- PAGE EXTRACT:
__________________________________________________

Re: Semantics of change IDs (Re: Gerrit, GitButler, and Jujutsu projects collaborating on change-id commit footer)

"Remo Senekowitsch" <remo@xxxxxxxxxxx> · Wed, 23 Apr 2025 00:24:06 +0200

On Tue Apr 22, 2025 at 10:17 PM CEST, D. Ben Knoble wrote:
> On Wed, Apr 16, 2025 at 7:36 AM Remo Senekowitsch <remo@xxxxxxxxxxx> wrote:
>>
>> On Mon Apr 14, 2025 at 9:54 PM CEST, D. Ben Knoble wrote:
>> > On Wed, Apr 9, 2025 at 12:56 PM Nico Williams <nico@xxxxxxxxxxxxxxxx> wrote:
>> >> Let's nail down the semantics of these change ID headers.  Here is a
>> >> proposal to bang on:
>> >>
>> >>  - change IDs get preserved on cherry-pick and on `pick`s in rebases
>> >>
>> >>  - users can manually remove or change these change IDs, naturally,
>> >>    though generall they would not
>> >>
>> >>  - the actual change IDs are either free-form or they are URIs -- pick
>> >>    one, but if they are URIs they should be URIs to CRs, and approved
>> >>    CRs should perhaps have links to integration reports etc.
>> >
>> > Using URIs [to code reviews] looks to me like it makes some
>> > assumptions about what creates or consumes these headers, right?
>> > Especially since the URI should point to a code review… Is there a way
>> > to do that which is downstream-agnostic?
>> >
>> > Further, and maybe this is my ignorance of Gerrit showing: how would
>> > you attach a URI to a local commit when authoring it? You don't have
>> > the review URI when running `git commit`, do you? (Maybe I
>> > misunderstood; I'm seeing an odd chicken-egg problem here.)
>> >
>> > Which begs another question: what/who applies the initial change ID to
>> > a commit and when?
>>
>> These are all great questions, which the originally proposed format
>> (fixed-width reverse-hex) has answers to. I think a URI would be
>> strictly worse.
>
> Well, I think we still missed "what/who applies the initial change ID
> to a commit and when."

The tool that creates the commit, when it creates the commit. In the
context of this discussion, that's Git or Jujutsu. If the commit is
brand new, generate the change-id randomly. If it's the "spiritual
successor" of another commit, use that commit's change-id.

Btw. since the thread was started, the implementation in Jujutsu has
been completed and I've been pushing commits with the change-id header
to various remotes for a while now. It works well. Forges can start
taking advantage of it. (I hope I find time to help work on that.)

> But the treatment below is something I agree with and failed to
> convey, I think: namely, URIs seem to encode too much
> "unportable"/"specific" information in Git. I feel like the current
> design is not really "tool-agnostic" as much as "built on a universal
> core." That seems valuable and prone to more longevity.

__________________________________________________

- RECORDED INFORMATION:
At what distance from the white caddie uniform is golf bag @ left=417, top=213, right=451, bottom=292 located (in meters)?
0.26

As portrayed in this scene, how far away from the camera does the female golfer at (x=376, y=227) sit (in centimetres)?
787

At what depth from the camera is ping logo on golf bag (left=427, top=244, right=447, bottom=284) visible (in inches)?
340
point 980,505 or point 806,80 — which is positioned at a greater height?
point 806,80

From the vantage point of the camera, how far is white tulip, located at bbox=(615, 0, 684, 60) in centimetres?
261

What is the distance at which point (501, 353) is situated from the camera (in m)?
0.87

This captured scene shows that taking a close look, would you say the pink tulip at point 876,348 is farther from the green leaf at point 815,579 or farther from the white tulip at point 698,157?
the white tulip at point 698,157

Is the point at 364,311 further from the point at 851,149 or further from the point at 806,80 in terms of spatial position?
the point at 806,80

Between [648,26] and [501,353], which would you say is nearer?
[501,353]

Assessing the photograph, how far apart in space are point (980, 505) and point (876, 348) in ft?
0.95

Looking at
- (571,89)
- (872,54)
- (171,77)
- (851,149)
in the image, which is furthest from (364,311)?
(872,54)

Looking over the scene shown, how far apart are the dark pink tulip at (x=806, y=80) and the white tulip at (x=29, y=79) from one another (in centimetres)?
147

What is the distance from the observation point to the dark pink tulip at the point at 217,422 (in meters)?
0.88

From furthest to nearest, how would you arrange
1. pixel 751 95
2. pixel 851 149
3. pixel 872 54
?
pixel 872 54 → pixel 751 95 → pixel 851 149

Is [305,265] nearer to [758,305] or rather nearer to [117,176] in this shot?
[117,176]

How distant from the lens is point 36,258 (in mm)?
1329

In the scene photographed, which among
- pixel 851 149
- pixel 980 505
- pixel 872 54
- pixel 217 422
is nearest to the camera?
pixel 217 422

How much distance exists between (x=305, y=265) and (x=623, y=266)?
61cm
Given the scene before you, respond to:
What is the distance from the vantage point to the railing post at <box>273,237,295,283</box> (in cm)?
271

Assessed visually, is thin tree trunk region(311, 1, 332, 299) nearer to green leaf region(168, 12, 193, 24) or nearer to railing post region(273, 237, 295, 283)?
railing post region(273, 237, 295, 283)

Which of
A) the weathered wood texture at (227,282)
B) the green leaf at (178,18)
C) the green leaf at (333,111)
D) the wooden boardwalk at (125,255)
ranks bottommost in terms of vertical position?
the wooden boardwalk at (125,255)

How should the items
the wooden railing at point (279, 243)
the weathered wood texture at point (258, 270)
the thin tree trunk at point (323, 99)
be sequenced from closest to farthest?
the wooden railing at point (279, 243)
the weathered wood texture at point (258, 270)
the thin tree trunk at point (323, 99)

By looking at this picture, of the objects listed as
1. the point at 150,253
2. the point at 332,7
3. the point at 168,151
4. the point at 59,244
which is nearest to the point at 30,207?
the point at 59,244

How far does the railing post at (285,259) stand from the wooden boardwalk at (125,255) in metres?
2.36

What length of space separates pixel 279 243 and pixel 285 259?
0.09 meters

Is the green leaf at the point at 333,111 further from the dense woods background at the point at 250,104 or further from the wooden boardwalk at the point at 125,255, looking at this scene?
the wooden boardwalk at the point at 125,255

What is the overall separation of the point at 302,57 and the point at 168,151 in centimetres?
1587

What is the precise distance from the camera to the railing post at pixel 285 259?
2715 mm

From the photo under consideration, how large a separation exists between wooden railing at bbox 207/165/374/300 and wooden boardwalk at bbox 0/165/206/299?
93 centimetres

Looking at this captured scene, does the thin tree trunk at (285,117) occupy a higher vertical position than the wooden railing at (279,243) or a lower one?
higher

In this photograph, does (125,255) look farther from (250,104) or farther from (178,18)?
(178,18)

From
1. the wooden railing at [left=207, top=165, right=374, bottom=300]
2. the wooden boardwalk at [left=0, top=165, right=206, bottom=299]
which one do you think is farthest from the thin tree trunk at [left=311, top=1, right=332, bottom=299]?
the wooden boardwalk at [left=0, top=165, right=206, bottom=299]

__________________________________________________

- STATED PROBLEM A:
Set down the passage of the change-ID mailing-list message above between "Btw. since the" and "work on that.)", inclusive.
- STATED PROBLEM B:
Resume the change-ID mailing-list message from its final sentence, writing what comes next in the reply.

- WRITTEN ANSWER A:
Btw. since the thread was started, the implementation in Jujutsu has
been completed and I've been pushing commits with the change-id header
to various remotes for a while now. It works well. Forges can start
taking advantage of it. (I hope I find time to help work on that.)

- WRITTEN ANSWER B:
>
>>
>> * Using a reverse-hex ID makes no assumptions about what consumes these
>>   headers. There can be multiple different consumers which treat the ID
>>   differently with different URI schemes.
>>
>> * Attaching a reverse-hex ID to a local commit when authoring it is
>>   trivial: you generate it randomly.
>>
>> This is one of those cases where being maximally restrictive about the
>> format will enable maximal flexibility downstream.
>>
>> One example: GitHub has a URL scheme that looks like this:
>> github.com/org/repo/compare/<ref1>..<ref2>
>>
>> This doesn't work if the refs contain slashes, as branches sometimes do
>> (e.g. feat/foo, username/bar). If the change-id is a URI, this type of
>> URL scheme doesn't work reliably.
>>
>> That is not to say we should design the change-id around GitHub, it's
>> just an example how making the format more free-form (URI is more
>> free-form than fixed-width reverse-hex) makes it more difficult to get
>> stuff working downstream.
>>
>> And lastly, laser-etching the URI scheme of one particular tool into
>> your commit history means the history is at great risk of degrading
>> over time. URI schemes change, domains change, tools become outdated
>> and are replaced.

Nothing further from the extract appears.